Jeffery Sachs, a co-editor of the World Happiness Report, said that happiness could be achieved independent of economic strength as measured by GNP: ‘GNP by itself does not promote happiness. The USA has had a three time increase of GNP per capita since 1960, but the happiness needle hasn't budged. Other countries have pursued other policies and achieved much greater gains of happiness, even at much lower levels of per capita income’.
The World Happiness Report offers some practical suggestions for governments to promote happiness including helping people meet their basic needs, reinforcing social systems, implementing active employment policies, improving mental health services, promoting compassion, altruism and honesty, and helping the public resist hyper-commercialism.
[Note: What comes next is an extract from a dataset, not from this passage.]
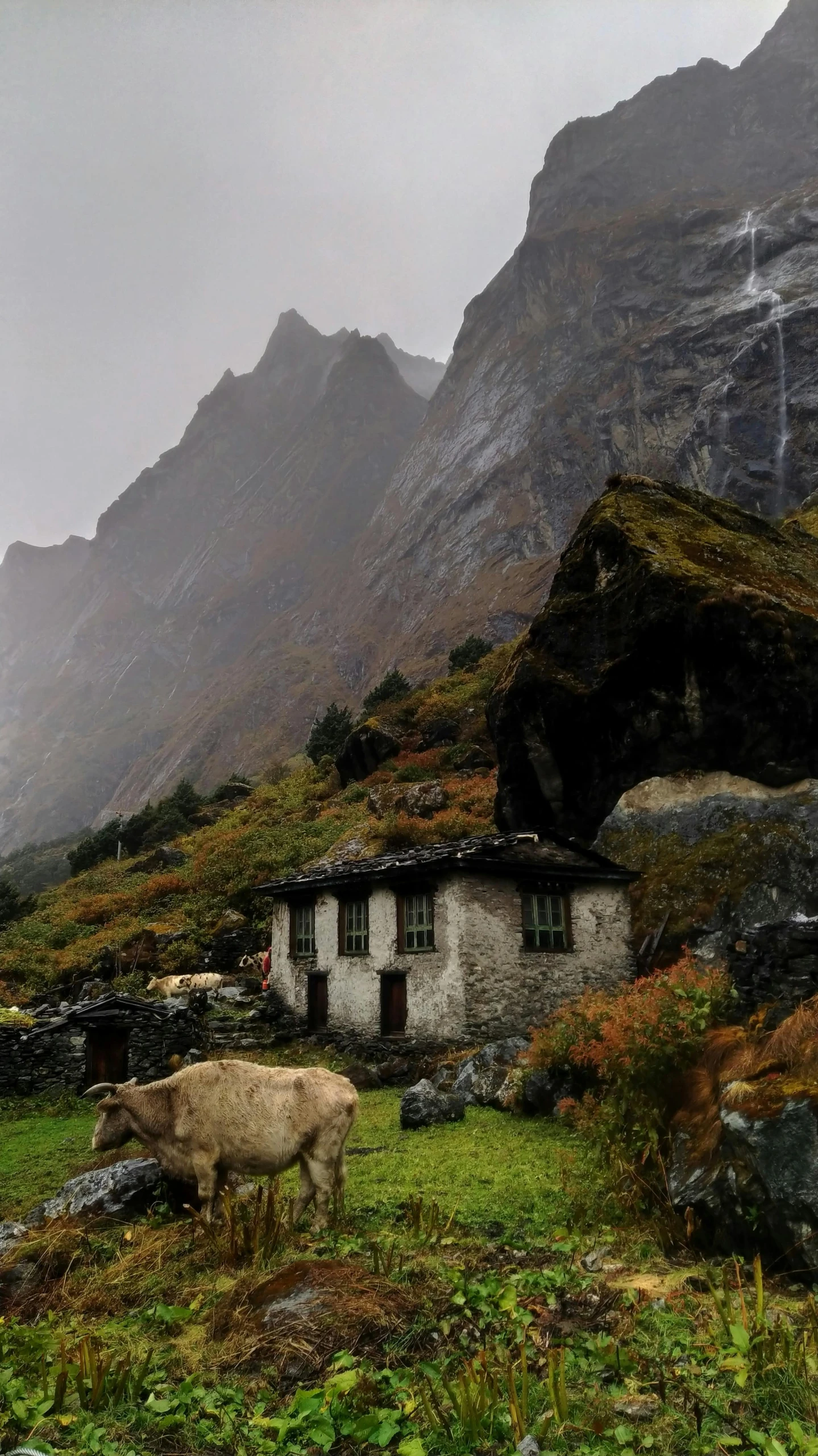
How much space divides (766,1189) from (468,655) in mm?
59501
The release of the Report was timed to coincide with the UN High Level Meeting on Happiness and Well-being: defining a New Economic Paradigm’, held at the UN headquarters in New York on 2 April 2012. Many distinguished speakers and participants contributed to proceedings, including Mark Gerzon, a member of Our Future Planet’s Advisory Board.
The meeting was convened by the Government of Bhutan and Bhutan's Prime Minister Jigmi Y. Thinley opened the meeting arguing that, ‘The GDP-lead development model that compels boundless growth on a planet with limited resources no longer makes economic sense. Within its framework, there lies no solution to the economic, ecological, social and security crises that plague the world today and threaten to consume humanity’.
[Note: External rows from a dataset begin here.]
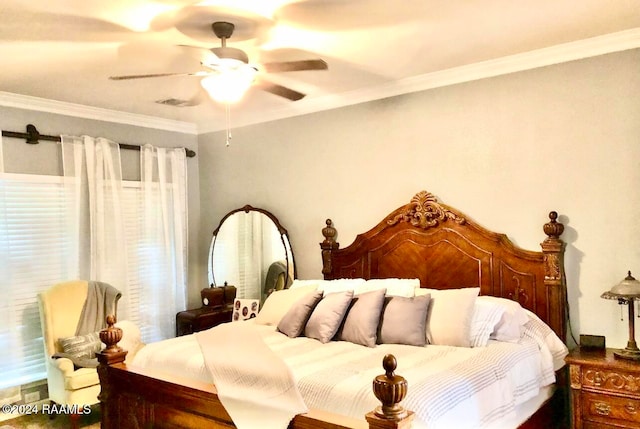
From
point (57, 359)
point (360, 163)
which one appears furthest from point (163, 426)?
point (360, 163)

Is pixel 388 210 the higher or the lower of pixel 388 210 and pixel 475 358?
the higher

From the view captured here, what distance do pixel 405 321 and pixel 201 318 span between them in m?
2.30

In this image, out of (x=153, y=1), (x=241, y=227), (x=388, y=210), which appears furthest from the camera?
(x=241, y=227)

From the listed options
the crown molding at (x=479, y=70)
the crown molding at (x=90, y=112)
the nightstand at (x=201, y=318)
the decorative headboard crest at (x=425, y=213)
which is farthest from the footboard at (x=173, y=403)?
the crown molding at (x=479, y=70)

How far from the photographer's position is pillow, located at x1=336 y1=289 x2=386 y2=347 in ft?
10.6

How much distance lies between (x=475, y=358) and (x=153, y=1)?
7.89ft

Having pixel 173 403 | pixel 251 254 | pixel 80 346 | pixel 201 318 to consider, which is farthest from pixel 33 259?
pixel 173 403

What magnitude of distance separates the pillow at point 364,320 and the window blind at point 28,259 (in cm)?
249

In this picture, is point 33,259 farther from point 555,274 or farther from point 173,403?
point 555,274

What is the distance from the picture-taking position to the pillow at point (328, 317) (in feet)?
11.0

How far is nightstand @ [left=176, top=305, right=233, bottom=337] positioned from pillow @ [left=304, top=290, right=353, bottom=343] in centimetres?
170

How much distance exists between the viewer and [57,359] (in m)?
3.84

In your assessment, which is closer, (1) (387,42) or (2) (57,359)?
(1) (387,42)

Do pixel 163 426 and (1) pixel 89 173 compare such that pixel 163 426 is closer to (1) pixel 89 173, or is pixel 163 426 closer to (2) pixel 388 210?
(2) pixel 388 210
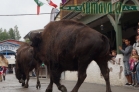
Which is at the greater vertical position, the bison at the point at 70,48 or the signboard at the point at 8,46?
the bison at the point at 70,48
He noted that humanity needs an economy that serves and nurtures the wellbeing of all sentient beings on earth and human happiness that comes from living life in harmony with the natural world, with our communities and with our inner selves. Therefore, he said, ‘The purpose of development must be to create enabling conditions through public policy for the pursuit of the ultimate goal of happiness by all citizens’.
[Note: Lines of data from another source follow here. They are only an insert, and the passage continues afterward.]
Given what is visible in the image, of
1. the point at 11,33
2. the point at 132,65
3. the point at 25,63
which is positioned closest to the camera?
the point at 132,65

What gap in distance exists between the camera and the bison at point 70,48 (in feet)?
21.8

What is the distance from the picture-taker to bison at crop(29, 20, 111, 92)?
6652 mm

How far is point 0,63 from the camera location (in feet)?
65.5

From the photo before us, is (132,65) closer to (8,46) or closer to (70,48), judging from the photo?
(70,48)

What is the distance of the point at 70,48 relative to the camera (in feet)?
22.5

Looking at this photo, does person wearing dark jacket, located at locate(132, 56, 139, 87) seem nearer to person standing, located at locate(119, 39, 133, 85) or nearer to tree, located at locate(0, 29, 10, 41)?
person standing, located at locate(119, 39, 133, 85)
This was echoed by many other speakers including UN Secretary-General Ban Ki-moon who thanked the Government of Bhutan for initiating the meeting. He agreed that while material prosperity is important, it is far from being the only determinant of well-being. He singled out Bhutan and Costa Rica as countries which, though far from wealthy, have pioneered new approaches to holistic and environmentally responsible development and are beacons of peace and democracy.
Ban called for ‘a new economic paradigm that recognizes the parity between the three pillars of sustainable development. Social, economic and environmental well-being are indivisible. Together they define gross global happiness’.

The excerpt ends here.